**Your instructions**
Each entry needs to be retyped exactly.

Data for this exercise Block Start

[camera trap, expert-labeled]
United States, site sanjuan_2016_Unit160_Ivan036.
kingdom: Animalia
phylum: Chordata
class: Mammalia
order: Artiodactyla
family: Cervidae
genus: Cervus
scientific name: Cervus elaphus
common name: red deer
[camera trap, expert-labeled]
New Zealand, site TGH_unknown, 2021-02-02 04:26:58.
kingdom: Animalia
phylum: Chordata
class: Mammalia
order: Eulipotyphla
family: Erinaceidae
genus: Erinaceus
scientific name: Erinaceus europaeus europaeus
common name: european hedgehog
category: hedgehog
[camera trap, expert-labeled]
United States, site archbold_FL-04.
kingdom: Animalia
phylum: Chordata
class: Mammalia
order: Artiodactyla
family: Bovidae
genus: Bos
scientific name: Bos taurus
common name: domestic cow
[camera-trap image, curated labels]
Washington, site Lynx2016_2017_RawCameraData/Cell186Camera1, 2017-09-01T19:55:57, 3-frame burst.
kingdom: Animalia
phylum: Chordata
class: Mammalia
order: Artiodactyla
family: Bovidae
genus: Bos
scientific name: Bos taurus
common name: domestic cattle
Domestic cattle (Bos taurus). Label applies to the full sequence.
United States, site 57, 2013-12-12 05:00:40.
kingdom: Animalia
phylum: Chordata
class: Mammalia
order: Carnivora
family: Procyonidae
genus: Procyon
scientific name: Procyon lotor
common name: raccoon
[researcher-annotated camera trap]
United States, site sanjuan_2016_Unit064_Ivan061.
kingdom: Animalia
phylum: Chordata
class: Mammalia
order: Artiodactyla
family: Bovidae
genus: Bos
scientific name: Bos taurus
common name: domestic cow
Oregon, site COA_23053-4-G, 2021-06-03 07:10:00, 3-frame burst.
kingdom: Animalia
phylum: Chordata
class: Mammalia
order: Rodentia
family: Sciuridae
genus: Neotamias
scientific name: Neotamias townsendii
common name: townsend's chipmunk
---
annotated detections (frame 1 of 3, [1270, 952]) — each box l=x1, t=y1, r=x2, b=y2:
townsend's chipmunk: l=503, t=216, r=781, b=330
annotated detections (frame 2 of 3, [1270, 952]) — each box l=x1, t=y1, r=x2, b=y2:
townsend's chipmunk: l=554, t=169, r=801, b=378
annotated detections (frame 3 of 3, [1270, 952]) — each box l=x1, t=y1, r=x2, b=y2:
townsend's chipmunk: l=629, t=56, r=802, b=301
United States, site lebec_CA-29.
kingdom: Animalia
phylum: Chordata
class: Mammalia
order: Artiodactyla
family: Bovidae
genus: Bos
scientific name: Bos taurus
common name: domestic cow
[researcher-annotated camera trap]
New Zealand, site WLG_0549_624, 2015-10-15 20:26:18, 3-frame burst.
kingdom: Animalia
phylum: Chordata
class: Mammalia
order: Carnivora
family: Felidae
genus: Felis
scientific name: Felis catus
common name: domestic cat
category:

Data for this exercise Block End

**Answer below**
[camera trap, expert-labeled]
United States, site sanjuan_2016_Unit160_Ivan036.
kingdom: Animalia
phylum: Chordata
class: Mammalia
order: Artiodactyla
family: Cervidae
genus: Cervus
scientific name: Cervus elaphus
common name: red deer
[camera trap, expert-labeled]
New Zealand, site TGH_unknown, 2021-02-02 04:26:58.
kingdom: Animalia
phylum: Chordata
class: Mammalia
order: Eulipotyphla
family: Erinaceidae
genus: Erinaceus
scientific name: Erinaceus europaeus europaeus
common name: european hedgehog
category: hedgehog
[camera trap, expert-labeled]
United States, site archbold_FL-04.
kingdom: Animalia
phylum: Chordata
class: Mammalia
order: Artiodactyla
family: Bovidae
genus: Bos
scientific name: Bos taurus
common name: domestic cow
[camera-trap image, curated labels]
Washington, site Lynx2016_2017_RawCameraData/Cell186Camera1, 2017-09-01T19:55:57, 3-frame burst.
kingdom: Animalia
phylum: Chordata
class: Mammalia
order: Artiodactyla
family: Bovidae
genus: Bos
scientific name: Bos taurus
common name: domestic cattle
Domestic cattle (Bos taurus). Label applies to the full sequence.
United States, site 57, 2013-12-12 05:00:40.
kingdom: Animalia
phylum: Chordata
class: Mammalia
order: Carnivora
family: Procyonidae
genus: Procyon
scientific name: Procyon lotor
common name: raccoon
[researcher-annotated camera trap]
United States, site sanjuan_2016_Unit064_Ivan061.
kingdom: Animalia
phylum: Chordata
class: Mammalia
order: Artiodactyla
family: Bovidae
genus: Bos
scientific name: Bos taurus
common name: domestic cow
Oregon, site COA_23053-4-G, 2021-06-03 07:10:00, 3-frame burst.
kingdom: Animalia
phylum: Chordata
class: Mammalia
order: Rodentia
family: Sciuridae
genus: Neotamias
scientific name: Neotamias townsendii
common name: townsend's chipmunk
---
annotated detections (frame 1 of 3, [1270, 952]) — each box l=x1, t=y1, r=x2, b=y2:
townsend's chipmunk: l=503, t=216, r=781, b=330
annotated detections (frame 2 of 3, [1270, 952]) — each box l=x1, t=y1, r=x2, b=y2:
townsend's chipmunk: l=554, t=169, r=801, b=378
annotated detections (frame 3 of 3, [1270, 952]) — each box l=x1, t=y1, r=x2, b=y2:
townsend's chipmunk: l=629, t=56, r=802, b=301
United States, site lebec_CA-29.
kingdom: Animalia
phylum: Chordata
class: Mammalia
order: Artiodactyla
family: Bovidae
genus: Bos
scientific name: Bos taurus
common name: domestic cow
[researcher-annotated camera trap]
New Zealand, site WLG_0549_624, 2015-10-15 20:26:18, 3-frame burst.
kingdom: Animalia
phylum: Chordata
class: Mammalia
order: Carnivora
family: Felidae
genus: Felis
scientific name: Felis catus
common name: domestic cat
category:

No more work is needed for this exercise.